Decided to move on out the next morning, way too busy for us.  Stopped in at Tunnel Creek, a 750 metre pitch black tunnel filled with freshwater crocodiles.  We put on our head torches and headed in.  You usually have to wade through the pools but it was only shin deep on our 4 crossings and we only saw 3 crocs.  The others were probably lurking under the water watching us. 

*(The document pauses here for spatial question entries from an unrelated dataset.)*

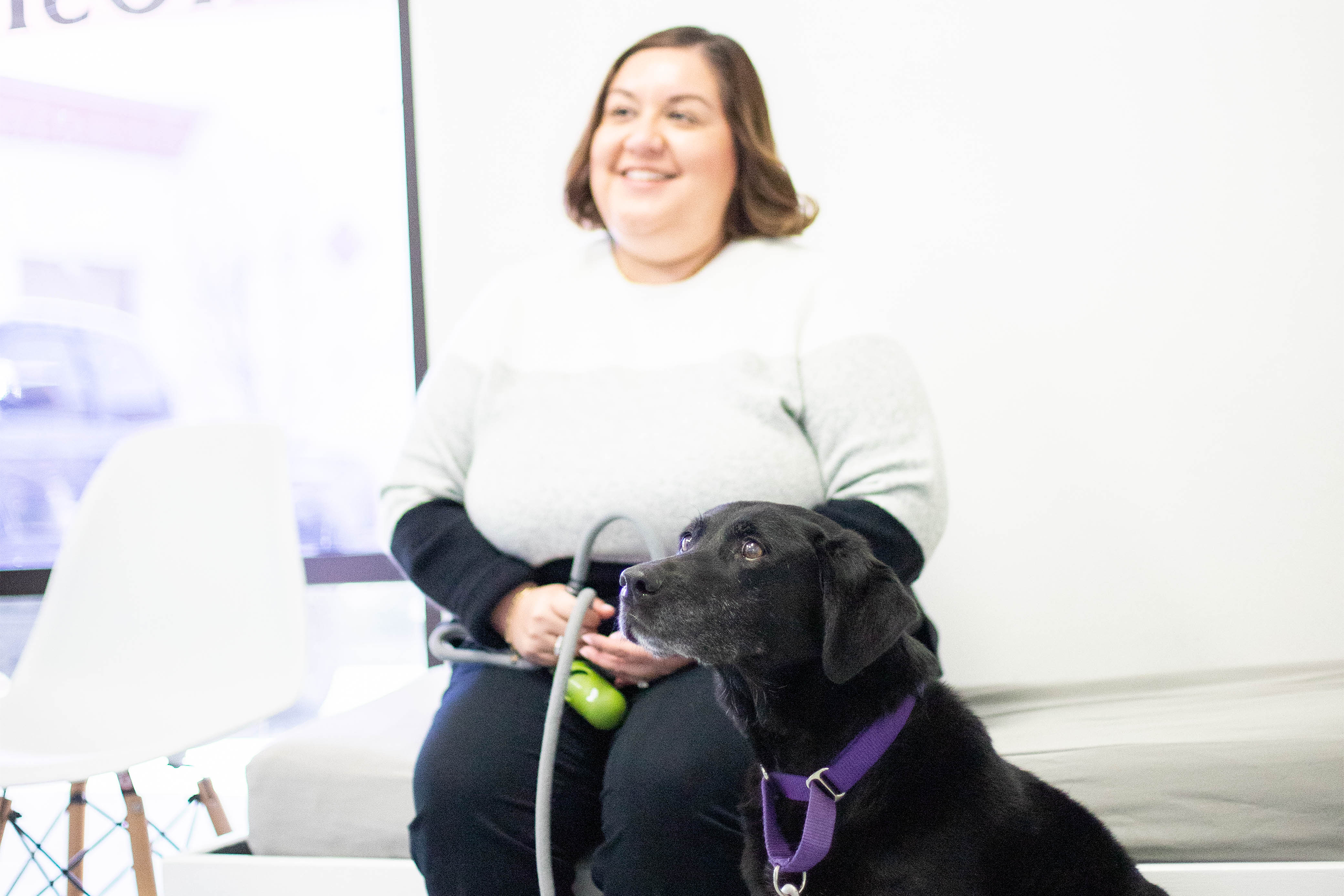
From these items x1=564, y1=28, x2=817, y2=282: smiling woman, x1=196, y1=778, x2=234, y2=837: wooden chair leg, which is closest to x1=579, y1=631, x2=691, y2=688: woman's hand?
x1=564, y1=28, x2=817, y2=282: smiling woman

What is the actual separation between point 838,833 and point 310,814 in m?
0.79

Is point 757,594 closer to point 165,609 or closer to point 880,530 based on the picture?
point 880,530

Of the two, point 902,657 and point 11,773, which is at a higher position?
point 902,657

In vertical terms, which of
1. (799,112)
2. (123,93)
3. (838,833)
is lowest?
(838,833)

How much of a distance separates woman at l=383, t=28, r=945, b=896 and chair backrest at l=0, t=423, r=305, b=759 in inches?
18.4

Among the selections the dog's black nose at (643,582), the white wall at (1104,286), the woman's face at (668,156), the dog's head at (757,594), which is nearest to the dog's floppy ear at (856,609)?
the dog's head at (757,594)

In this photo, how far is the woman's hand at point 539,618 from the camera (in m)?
1.17

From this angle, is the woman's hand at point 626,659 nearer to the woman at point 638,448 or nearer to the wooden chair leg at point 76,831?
the woman at point 638,448

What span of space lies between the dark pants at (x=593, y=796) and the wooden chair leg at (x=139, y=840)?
0.68m

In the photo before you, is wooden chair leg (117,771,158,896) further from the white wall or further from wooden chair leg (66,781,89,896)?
the white wall

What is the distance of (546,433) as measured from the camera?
50.8 inches

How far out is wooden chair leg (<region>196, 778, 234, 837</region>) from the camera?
5.95ft

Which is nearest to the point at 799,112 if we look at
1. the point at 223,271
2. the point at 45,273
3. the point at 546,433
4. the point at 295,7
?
the point at 546,433

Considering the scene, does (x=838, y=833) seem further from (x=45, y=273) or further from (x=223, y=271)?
(x=45, y=273)
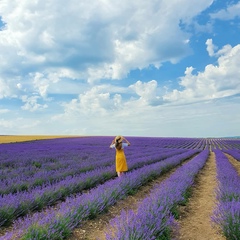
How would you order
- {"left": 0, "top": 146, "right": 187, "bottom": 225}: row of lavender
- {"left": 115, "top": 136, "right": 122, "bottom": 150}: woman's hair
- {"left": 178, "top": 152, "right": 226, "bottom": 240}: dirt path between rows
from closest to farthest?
{"left": 178, "top": 152, "right": 226, "bottom": 240}: dirt path between rows → {"left": 0, "top": 146, "right": 187, "bottom": 225}: row of lavender → {"left": 115, "top": 136, "right": 122, "bottom": 150}: woman's hair

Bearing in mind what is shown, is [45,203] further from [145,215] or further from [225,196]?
[225,196]

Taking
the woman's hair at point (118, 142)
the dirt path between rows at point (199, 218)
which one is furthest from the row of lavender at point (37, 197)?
the dirt path between rows at point (199, 218)

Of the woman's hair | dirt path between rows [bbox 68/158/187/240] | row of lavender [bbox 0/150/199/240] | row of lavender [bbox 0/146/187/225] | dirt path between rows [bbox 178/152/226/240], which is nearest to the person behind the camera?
row of lavender [bbox 0/150/199/240]

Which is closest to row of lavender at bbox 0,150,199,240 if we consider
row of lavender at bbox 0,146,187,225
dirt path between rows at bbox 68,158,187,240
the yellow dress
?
dirt path between rows at bbox 68,158,187,240

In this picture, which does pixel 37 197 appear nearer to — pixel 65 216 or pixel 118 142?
pixel 65 216

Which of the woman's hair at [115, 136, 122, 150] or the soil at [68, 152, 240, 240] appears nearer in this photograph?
the soil at [68, 152, 240, 240]

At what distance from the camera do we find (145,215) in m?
3.79

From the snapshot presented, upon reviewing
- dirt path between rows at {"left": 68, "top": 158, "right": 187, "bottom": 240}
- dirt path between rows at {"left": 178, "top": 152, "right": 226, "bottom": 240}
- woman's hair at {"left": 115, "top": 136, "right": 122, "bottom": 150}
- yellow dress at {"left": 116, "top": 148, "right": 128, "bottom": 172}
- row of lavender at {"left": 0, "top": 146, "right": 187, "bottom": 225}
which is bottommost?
dirt path between rows at {"left": 178, "top": 152, "right": 226, "bottom": 240}

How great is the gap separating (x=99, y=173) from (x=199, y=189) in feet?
10.6

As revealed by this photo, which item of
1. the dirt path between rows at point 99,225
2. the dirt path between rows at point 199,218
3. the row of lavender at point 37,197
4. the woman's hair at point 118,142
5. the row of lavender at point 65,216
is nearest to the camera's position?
the row of lavender at point 65,216

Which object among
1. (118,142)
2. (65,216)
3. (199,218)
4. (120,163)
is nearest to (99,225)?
(65,216)

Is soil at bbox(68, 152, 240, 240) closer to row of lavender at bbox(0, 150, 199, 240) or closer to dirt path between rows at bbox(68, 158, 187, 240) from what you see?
dirt path between rows at bbox(68, 158, 187, 240)

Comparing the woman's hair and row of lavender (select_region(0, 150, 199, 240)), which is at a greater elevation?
the woman's hair

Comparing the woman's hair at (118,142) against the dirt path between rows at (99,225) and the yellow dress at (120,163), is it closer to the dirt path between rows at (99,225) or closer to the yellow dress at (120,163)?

Our Gibb River Road Adventure has come to an end.  We all feel rather sad.  What a wonderful and unique part of Australia.  The Gibb is roughly 700km long, however we managed to do over 2000km over 26 days with all the side trips.  Despite its ruggedness and often shocking roads, it would be a real shame if it was ever made and became more accessible as it would truly ruin the experience.

We made it!
 

Mornington Wilderness Camp (June 7 – 11)

From Charnley we headed into Mornington Wilderness Camp, also run by the Australian Wildlife Conservancy.  Before embarking down the 90km road you have to use their UHF radio on the side of the road to check for campsite availability.

 
Another lovely campground along the banks of the Annie Creek, the station is actually named after the Mornington Peninsula.  A man by the name of Bob Maxtead rode his horse from Mornington to here to go droving.  (Poor horse!) 

 
There are two main self-drive interpretative trails out to the Gorges here indicating places of interest and the AWC’s conservation efforts.  Sir John Gorge ends at a huge gorge which Ash and Cadell went and explored by foot while Coen and I sat in the shade of the big rocks reading.  Coen got most of the way down on the crutches and we piggy-backed him the rest of the way.  Afterwards we headed to Bluebush swimming hole to play on the rope swing.  Coen unfortunately had to sit and watch but was visited by a large Merten’s Water Monitor just ambling past him.
 
 
 
 
 
 
 
We spent the next day canoeing the 1.9km up the Dimond Gorge, stopping at each of the sandy beaches.  Oh no our first cloudy day in 34 days!  The sun did come out later on.  Quite a bit harder paddling on the return journey as the wind had picked up.  Unfortunately we didn’t see any freshwater crocs or shy little wallabies.  We did however rescue a couple from the middle of the gorge who capsized their canoe and had some harsh words with each as to whose fault their misadventure was. Then a quick swim in Cadjeput Pool on our way back to camp.